Stock indices made 52-week lows in October and have been positive since. In the first quarter, it was the titans of technology leading the way as they came back from a bad year in 2022. Generally speaking, 2023 has been the inverse of 2022. Sectors like health care and energy that were very positive last year, struggled do anything in the first half of the year. Or so has been the story this year until the last couple of weeks as we have begun to see the largest technology companies starting to roll over. As you can probably guess, that means that health and energy are starting to do better again. We will touch on why and what that all can mean but first some pictures.
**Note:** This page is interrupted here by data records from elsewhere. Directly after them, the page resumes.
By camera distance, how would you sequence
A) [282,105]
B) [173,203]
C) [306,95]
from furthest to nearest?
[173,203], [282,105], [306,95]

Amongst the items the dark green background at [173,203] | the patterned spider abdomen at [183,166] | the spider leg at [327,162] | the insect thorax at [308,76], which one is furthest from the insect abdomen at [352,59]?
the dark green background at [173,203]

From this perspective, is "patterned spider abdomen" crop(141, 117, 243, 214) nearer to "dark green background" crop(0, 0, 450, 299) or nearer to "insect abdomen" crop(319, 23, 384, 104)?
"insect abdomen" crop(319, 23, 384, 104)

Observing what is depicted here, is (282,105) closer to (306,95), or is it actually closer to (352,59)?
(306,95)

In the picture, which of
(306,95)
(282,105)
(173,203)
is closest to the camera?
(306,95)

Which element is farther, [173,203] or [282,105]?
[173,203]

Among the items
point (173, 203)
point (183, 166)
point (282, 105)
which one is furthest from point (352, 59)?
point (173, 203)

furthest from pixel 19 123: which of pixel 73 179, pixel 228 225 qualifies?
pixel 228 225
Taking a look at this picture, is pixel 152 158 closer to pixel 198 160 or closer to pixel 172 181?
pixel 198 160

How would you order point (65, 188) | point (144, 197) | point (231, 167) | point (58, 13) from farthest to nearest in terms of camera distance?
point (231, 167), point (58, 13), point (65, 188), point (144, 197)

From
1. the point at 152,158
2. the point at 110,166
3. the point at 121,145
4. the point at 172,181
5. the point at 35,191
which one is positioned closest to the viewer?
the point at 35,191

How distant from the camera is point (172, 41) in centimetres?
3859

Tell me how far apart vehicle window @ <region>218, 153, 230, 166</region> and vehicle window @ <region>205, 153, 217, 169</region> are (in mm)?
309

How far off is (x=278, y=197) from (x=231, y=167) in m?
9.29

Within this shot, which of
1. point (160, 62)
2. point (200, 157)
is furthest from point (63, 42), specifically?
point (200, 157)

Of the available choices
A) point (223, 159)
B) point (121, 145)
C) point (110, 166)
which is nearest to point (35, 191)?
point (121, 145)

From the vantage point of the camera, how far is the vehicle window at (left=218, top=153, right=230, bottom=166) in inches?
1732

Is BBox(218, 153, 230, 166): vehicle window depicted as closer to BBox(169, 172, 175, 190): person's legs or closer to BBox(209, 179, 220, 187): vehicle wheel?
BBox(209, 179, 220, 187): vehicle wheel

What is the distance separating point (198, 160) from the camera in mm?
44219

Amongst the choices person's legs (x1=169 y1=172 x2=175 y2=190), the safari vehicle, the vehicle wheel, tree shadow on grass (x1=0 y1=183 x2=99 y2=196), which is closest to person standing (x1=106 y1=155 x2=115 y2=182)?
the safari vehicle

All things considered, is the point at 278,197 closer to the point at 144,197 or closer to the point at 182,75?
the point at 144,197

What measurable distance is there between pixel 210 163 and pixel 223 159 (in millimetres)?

This is a chart of the Technology Sector ETF, XLK (this fund includes all American large tech companies with Apple and Microsoft being the two largest). If the busyness of the picture makes you want to turn away, hang in there for a second and we will explain. What you are seeing is this ETF’s performance over the past five years. We have noted the “October lows” and “July highs” in pink. The grey line running across is simply showing that when the sector recently peaked in July, it was simply getting back to the level it achieved at the end of 2021. That’s a nice little recovery innit, but what we really want to see is for it to make those new highs and then hold them. That hasn’t happened hence the “oops!” noted in blue on the chart. Ever since it crossed that previous high, it’s pulled back.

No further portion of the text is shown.